## Exercise directions
Copy only what lies from the line containing "Heroic Maps: Monastery" through the line containing "2014-06-06-Flyer-web" in the entries below, keeping both end lines exact and dropping every picture.
****************
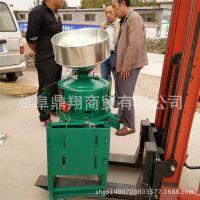 多功能稻子脱壳机 打米机厂家直销 小型碾米机 全自动脱壳打米机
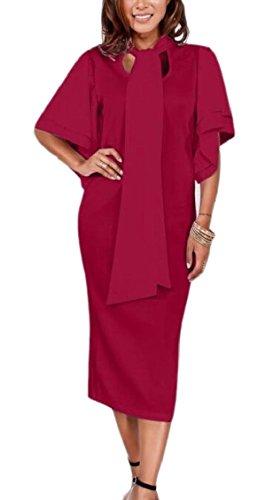 Donne Del Collo Vestito Jaycargogo Bicchierino Bodycon Midi Legame Dell'increspatura Rosso Manicotto Arco rtqTUxwt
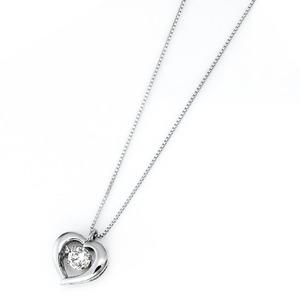 ダイヤモンド ネックレス プラチナ Pt900 0.3ct 揺れる ダイヤ ダンシングストーン ダイヤネックレス ハート ペンダント h02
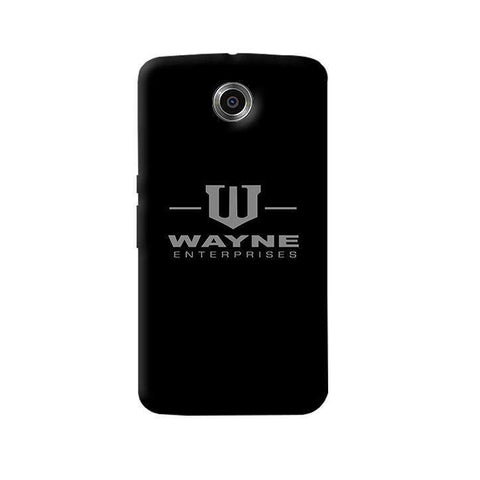Wayne Enterprises   Nexus 6 Case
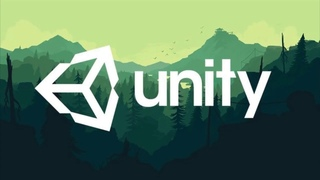 Create 2D & 3D Games In Unity - Complete Game Developing Tutorial for Beginners - FL Developers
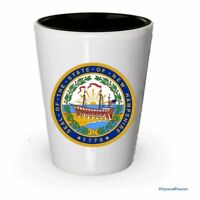 The state seal of New Hampshire Shot glass - Gifts for New Hampshire People (4)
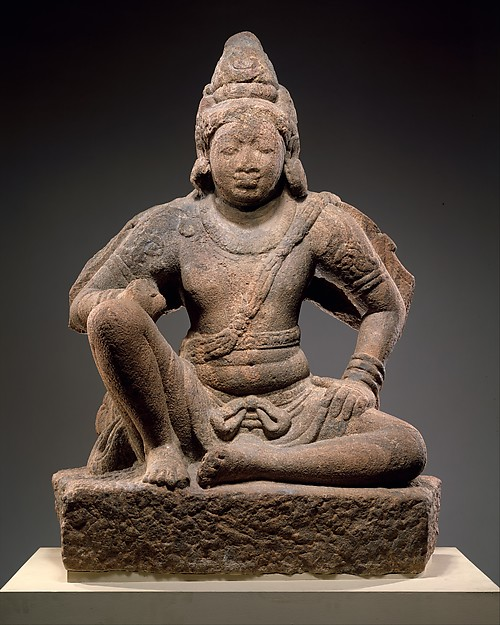 Garuda (Vishnu's Mount) Seated in Royal Ease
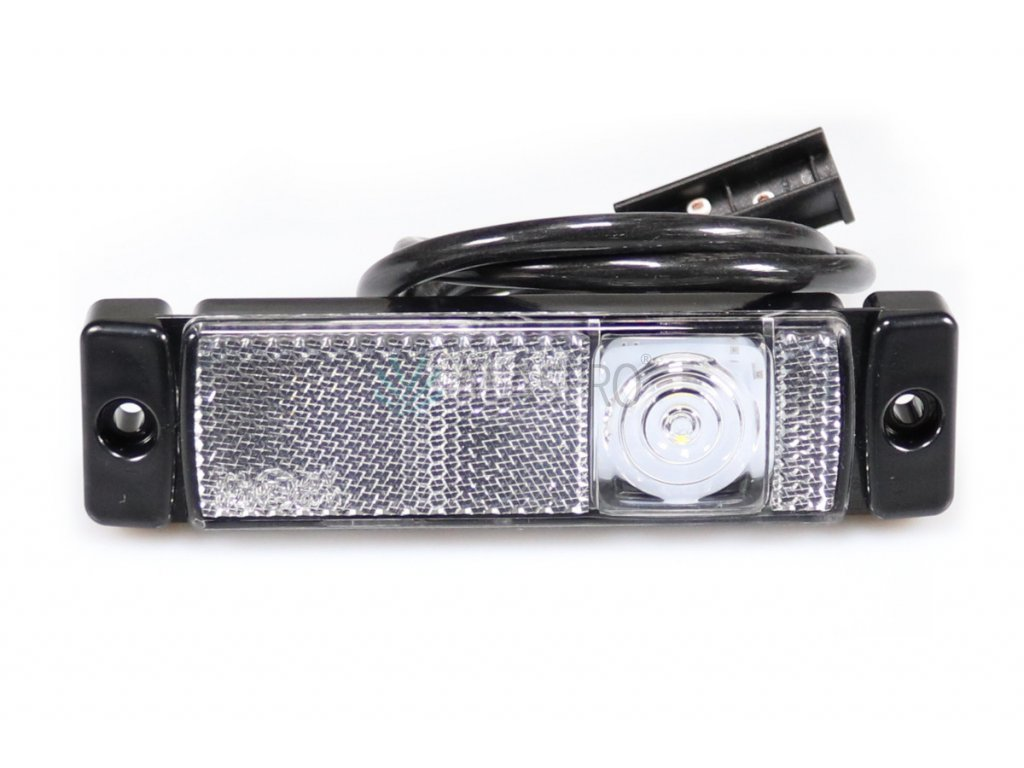 Svítilna přední obrysová LED WAS 222Jw45, 12-24V, s odrazkou, QS150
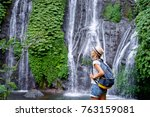 tropical traveling. young woman ... | Shutterstock . vector #763159081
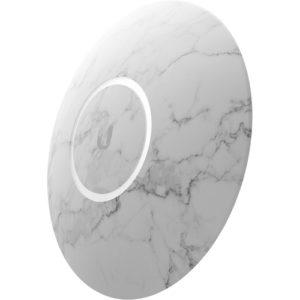 Ubiquiti UniFi NanoHD and U6-Lite Hard Cover Skin Casing - Marble Design
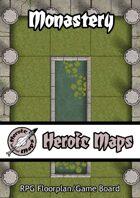 Heroic Maps: Monastery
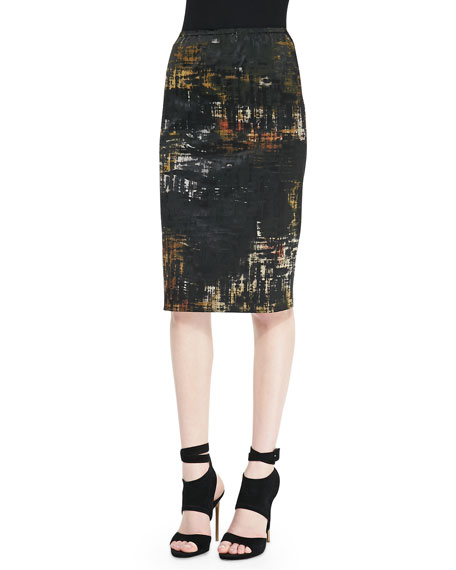 Abstract Painted Print Tube Skirt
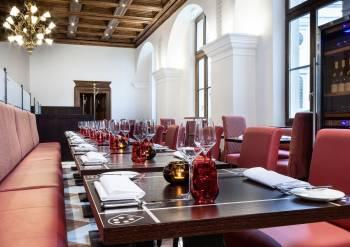 Brasserie Stadthaus im Derag Livinghotel De Medici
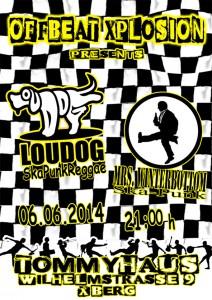 2014-06-06-Flyer-web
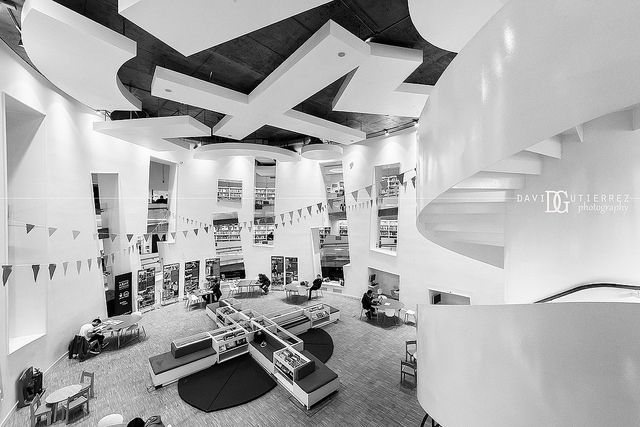 """Learning Curve"" Clapham Library, London, UK. Image by David Gutierrez Photography, London Photographer. London photographer specialising in architectural, real estate, property and interior photography. http://www.davidgutierrez.co.uk ‪#‎realestate‬ ‪#‎property‬ ‪#‎commercial‬ ‪#‎architecture‬ ‪#‎London‬ ‪#‎Photography‬ ‪#‎Photographer‬ ‪#‎Art‬ ‪#‎UK‬ ‪#‎City‬ ‪#‎Urban‬ ‪#‎Street‬ ‪#‎Beautiful‬ ‪#‎Interior‬ ‪#‎Library‬ ‪#‎BlackAndWhite‬ ‪#‎Monochrome‬ ‪#‎BlackAndWhitePhotography‬ ‪#‎Arts‬ ‪"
****************
## Answer to this task
 Heroic Maps: Monastery
 Abstract Painted Print Tube Skirt
 Brasserie Stadthaus im Derag Livinghotel De Medici
 2014-06-06-Flyer-web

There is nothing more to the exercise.